Gittin 72 - 78
- Status of a get given on condition of a man dying
- The position of Rabbi Yehuda Nessiah and Rabbi Yossi regarding the impact of writing the date of the get
- The power of the Sages to annul a marriage
- Divorces or transactions made conditionally which run into unforeseeable circumstances
- The interim status of the wife receiving a get conditioned on the man dying from his current illness
- When there is suspicion that the man in such a case who consorted with her initiated a new marriage
- A divorce or marriage on condition of one of the parties receiving something from the other
- If waiving fulfillment of a condition is considered fulfillment
- The enactment of Hillel allowing one to repurchase against the will of the buyer a home in a walled city
- The different requirements for condition in a get to limit its effectiveness
- Condition in a get made for the wife to provide a service for the man's father or child
- Condition in a get made for man being away for a period of time
- Which weekdays are considered as after Shabbat and which before
- A get thrown into a property owned by the wife
- The get of a dying man being delivered to his wife on Shabbat
- The need for the divorcer to inform his wife that the document he gave her is a get
- Throwing a get to the wife in a public domain
The Two Princes
- Gittin 76b
This was the name given to a body of Talmudic Sages headed by Rabbi Yehuda Nessiah whose ruling regarding a divorce with a condition is mentioned in our gemara.

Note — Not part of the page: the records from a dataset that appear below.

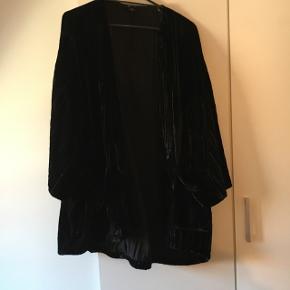 Super fin velour cardigan/blazer fra monki. Den har store lommer 👌 og er rigtig behagelig at have på. Passer også en Large.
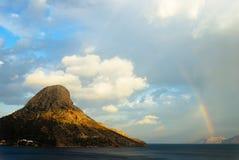 Ουράνιο τόξο σε ένα νησί Στοκ φωτογραφίες με δικαίωμα ελεύθερης χρήσης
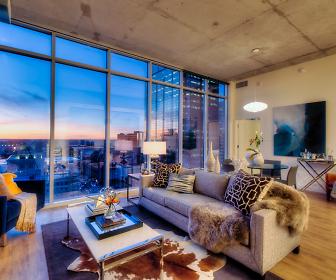 One Light Luxury Apartments, Kansas City, KS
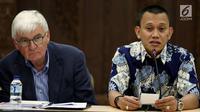 Sekretaris Jenderal PKB Abdul Kadir Karding (kanan) bersama Pembina Friedrich Naumann Stiftung (FNS) Jerman, Jurgen Morlok memberikan keterangan pers di Jakarta, Selasa (31/10). (Liputan6.com/Johan Tallo)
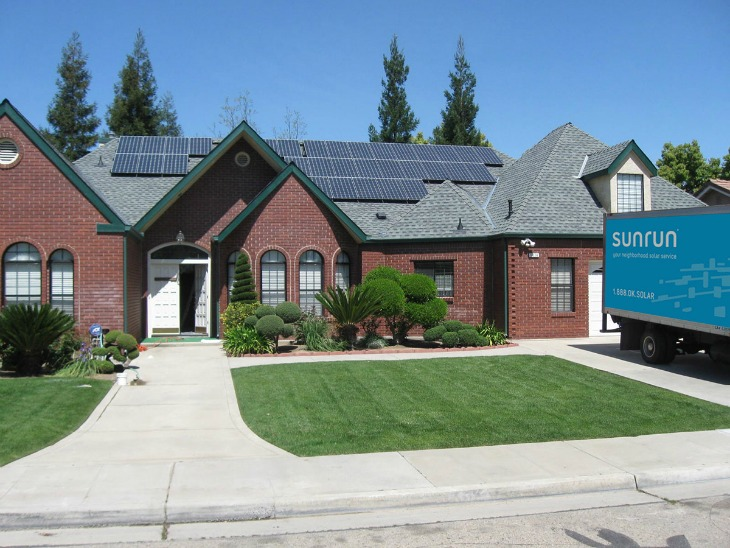 Smart Home Essentials :: The Benefits of Going Solar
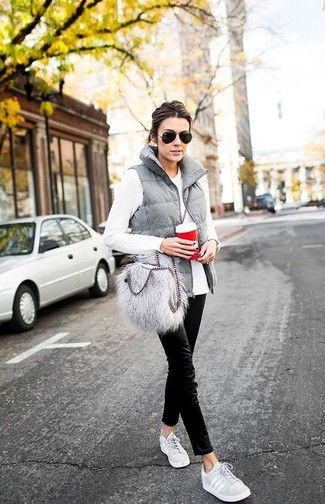 Comment porter: veste sans manches matelassée grise, t-shirt à manche longue blanc, pantalon chino noir, baskets basses grises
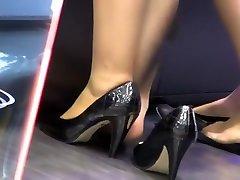 Delicious Hostess Nyloned Shoeplay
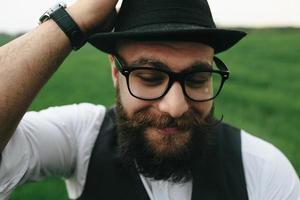 homme avec une barbe photo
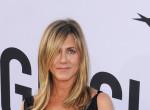 Bevállalta - Felső nélkül pózol Jennifer Aniston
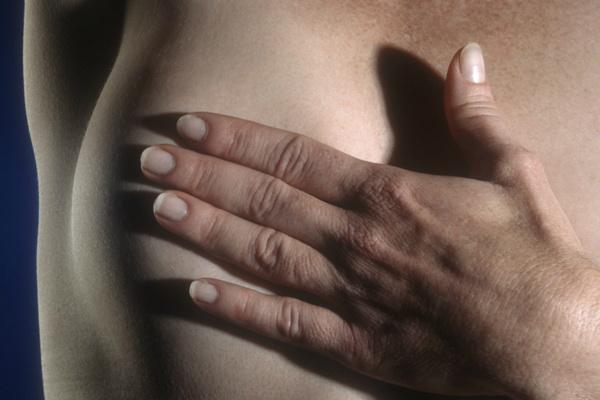 Entre as mulheres, as maiores incidências de câncer serão de mama, cólon e reto. - Crédito: Foto: Divulgação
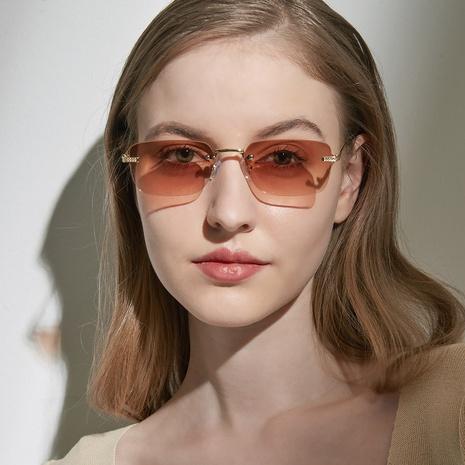 Gafas de sol pequeñas cuadradas sin marco de metal retro NHXU366348's discount tags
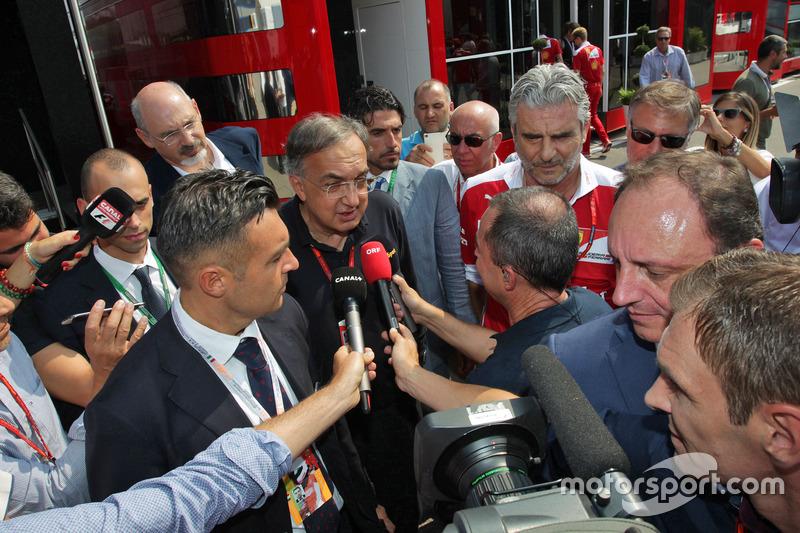 Sergio Marchionne, Ferrari Başkanı ve Fiat Chrysler Automobiles CEO'su ve Maurizio Arrivabene, Ferra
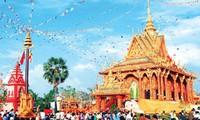 Felicitan a embajada camboyana en Vietnam por fiesta tradicional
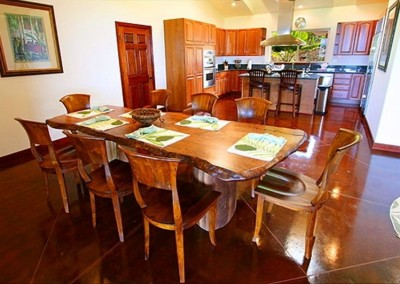 Villa-Quatro Dinning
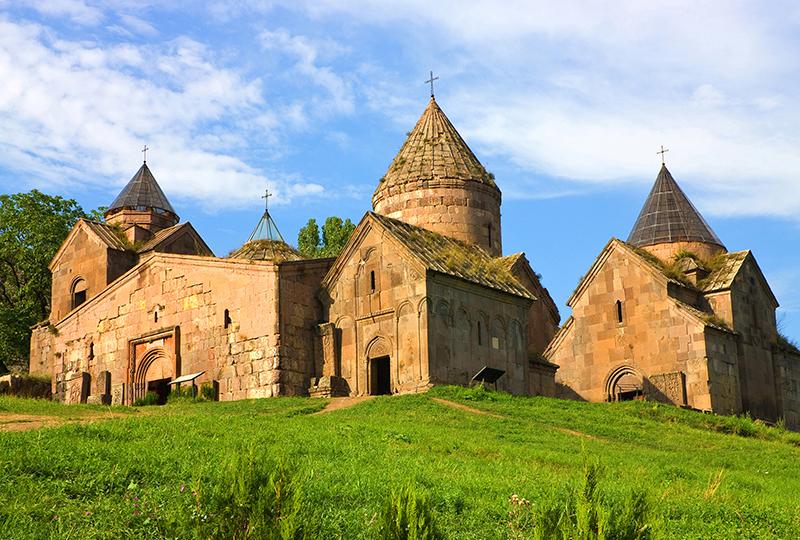 goshavank-monaster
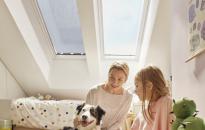 Hűtés klíma nélkül a tetőtérben – VELUX árnyékolókkal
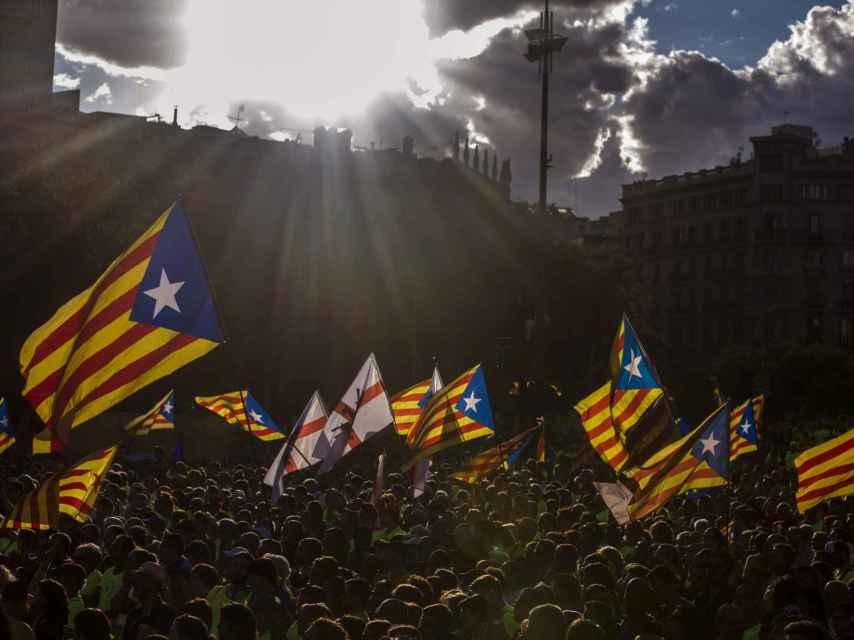 Vista de la Plaza Cataluña durante la manifestación convocada por la ANC.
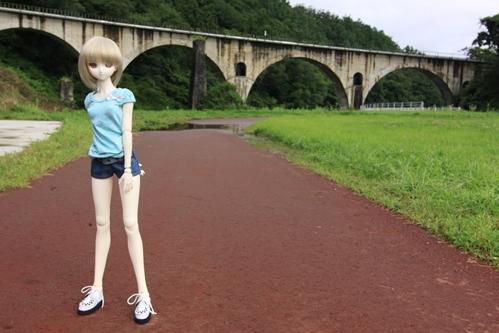 めがね橋を背景に遊歩道にて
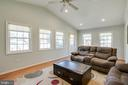 Tons of Light! - 4713 TALLAHASSEE AVE, ROCKVILLE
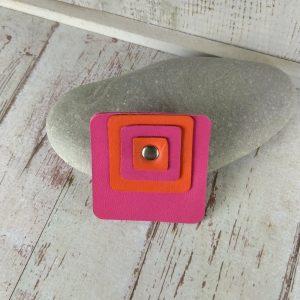 broche carrée en cuir fuchsia et orange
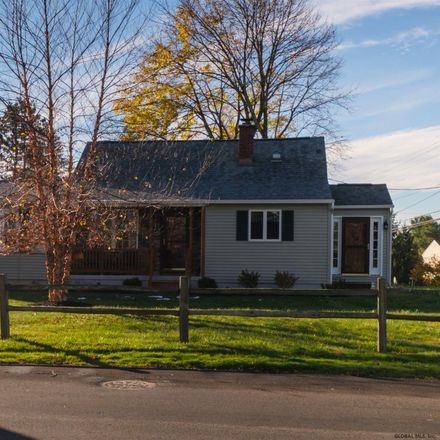 Rent this 3 bed house on Hagaman Ave in Amsterdam, NY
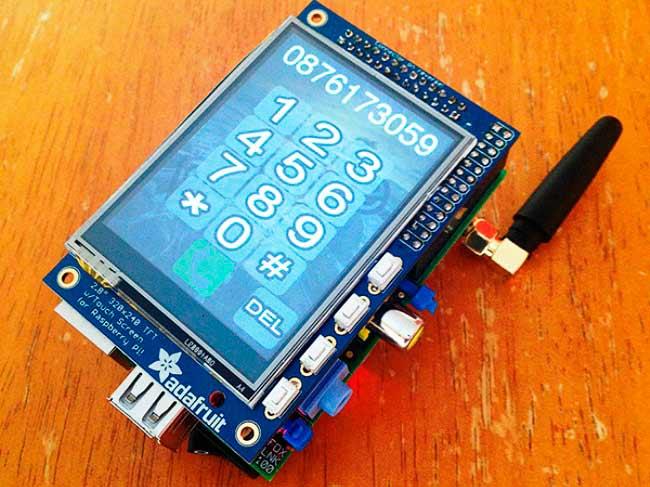 DIY Raspberry Pi Phone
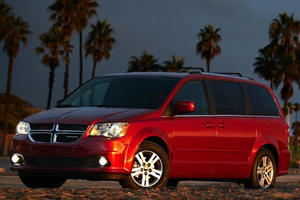 Dodge Recalls Nearly 300K Grand Caravans For Faulty Airbags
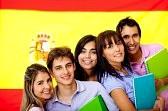 11465754-Испанские-студенты-с-флагом-Испании-на-фоне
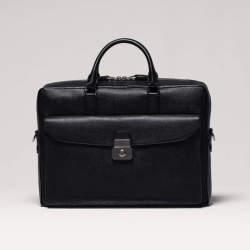 ダンヒルのビジネスバッグは、絶対の安心と信頼で男を次のステージへと導く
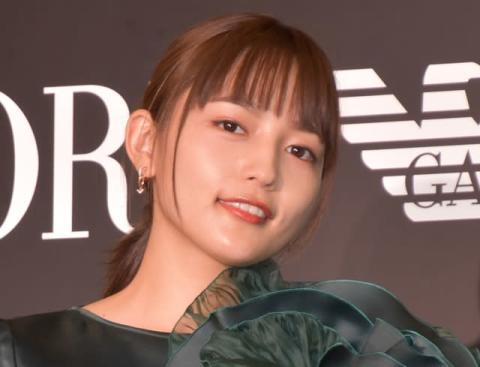川口春奈、お腹チラリなミニスカ美脚ショット「超絶イケてる…」「お腹がキレイ!!!」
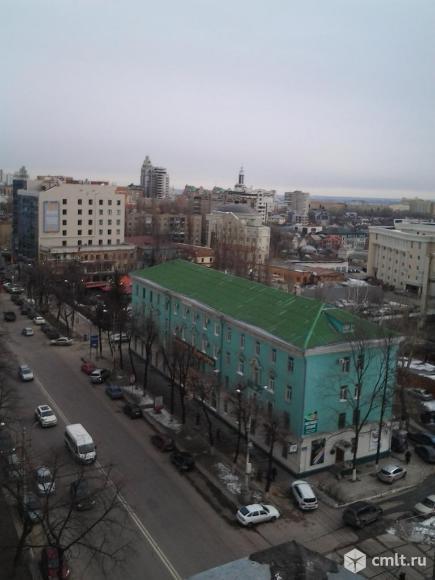 Кирова ул. Четырехкомнатная квартира, 220/130/30 кв.м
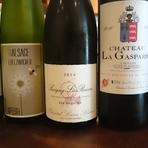 フランスでワインづくりを学んだ金井真紀子さんが現地で巡り合った、畑仕事に真面目な生産者のナチュラルワインセレクション「マキコレワイン」など、料理に合うフランスワインをリーズナブルに用意しています。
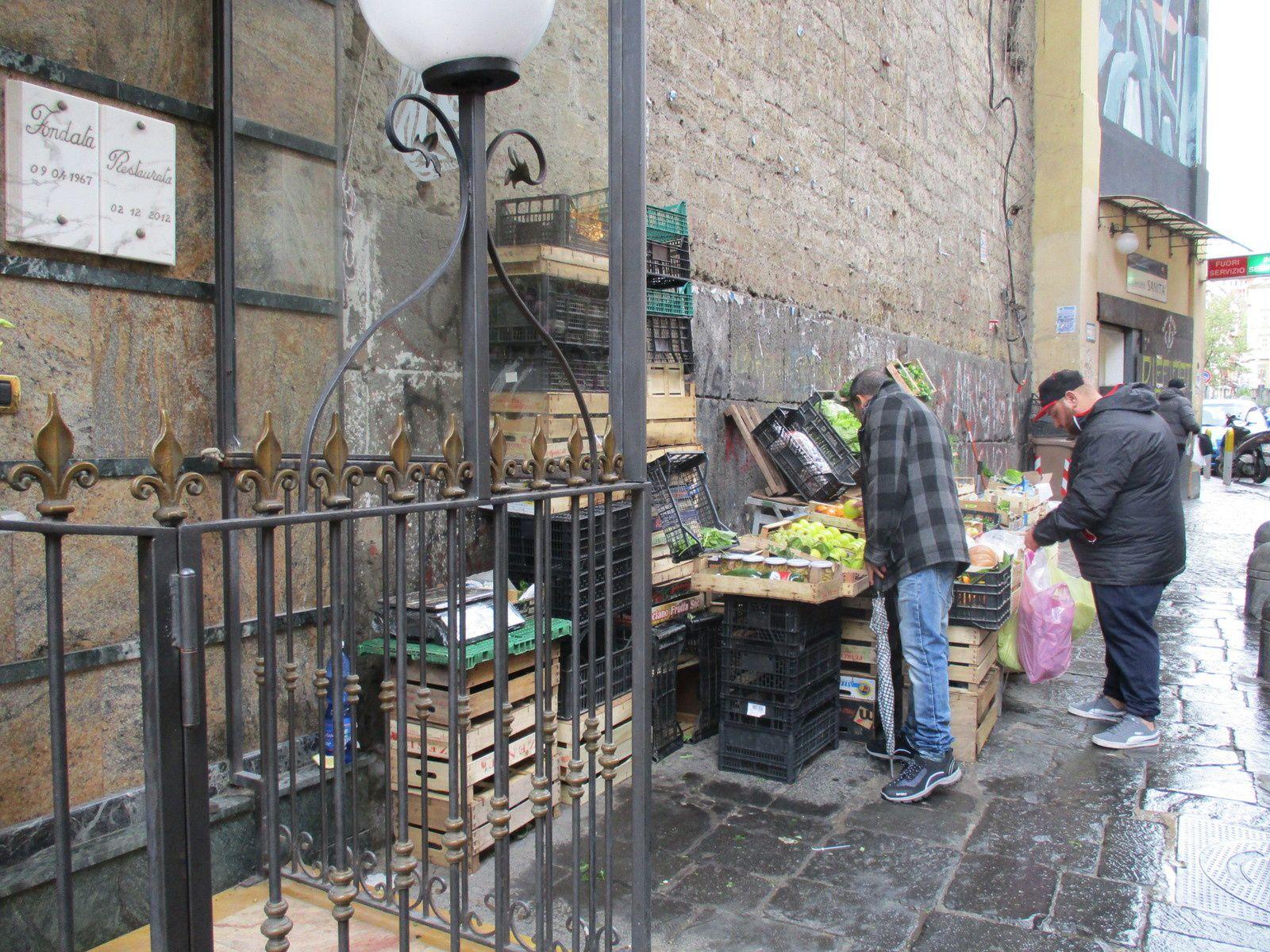 Naples - Catacombes San Gennaro et retour par Sanità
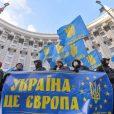 Посол Украины в Берлине Андрей Мельник обвинил немецких политиков из партии СДПГ Штефана Вайля и Мануэлы Швезиг в «предательстве украинского народа», после их предложений признать обоюдный вред санкций, наложенных на Россию со стороны стран ЕС в ответ на украинский кризис.
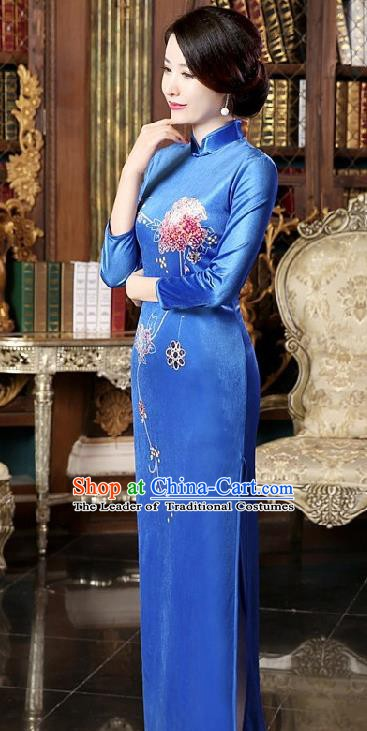 Chinese Traditional National Costume Elegant Blue Silk Cheongsam Qipao Dress for Women
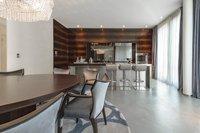 Luxuriös eingerichteter Wohn-Salon des Pool Penthouse Berlin-Tiergarten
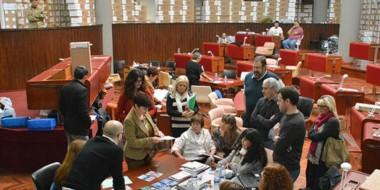 Fin del recuento. La secretaria electoral junto a los apoderados de los partidos finalizando el escrutinio.
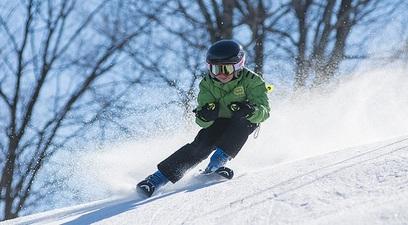 Casco e assicurazione per proteggere gli sciatori
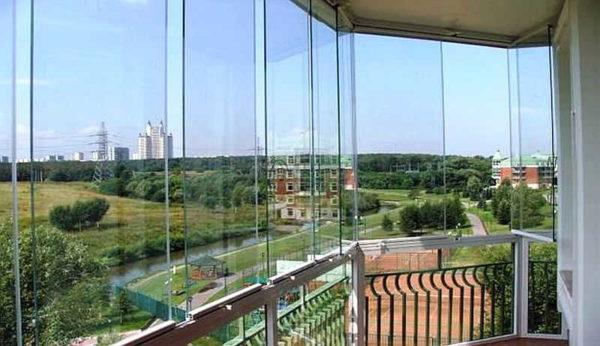 Балкон с панорамным остеклением - жителям высоток отличный вид обеспечен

Who was this Sage whose name is so similar to that of Rabbi Yehuda Hanassi who is reverently referred to as Rebbie or Rabbeinu Hakadosh?
Rashi supplies us with the answer. Rabbi Yehuda Nessiah was the grandson of Rabbi Yehuda Hanassi and lived in the era of the amoraim,as distinguished from his grandfather who was among the last of the tanaim. Although both of them had the title of nassi – head of the Sanhedrin – the title affixed to their similar name was changed in order to indicate that they were two different people.
Although his above-mentioned ruling regarding oil was accepted, Rabbi Yehuda Nessiah did not fare so well in regard to his ruling regarding the divorce. Rabbi Yochanan reported that his position – that the date written in a get indicates that the divorce is intended to take retroactive effect on that day once the condition mentioned is fulfilled – was not accepted by his colleagues.
What the Sages Say
"The first, second and third days of the week are called after Shabbat in regard to a get given on condition of the man returning after Shabbat (and applied to how long one can make havdalah) while the fourth, fifth and sixth are considered as being before the next Shabbat."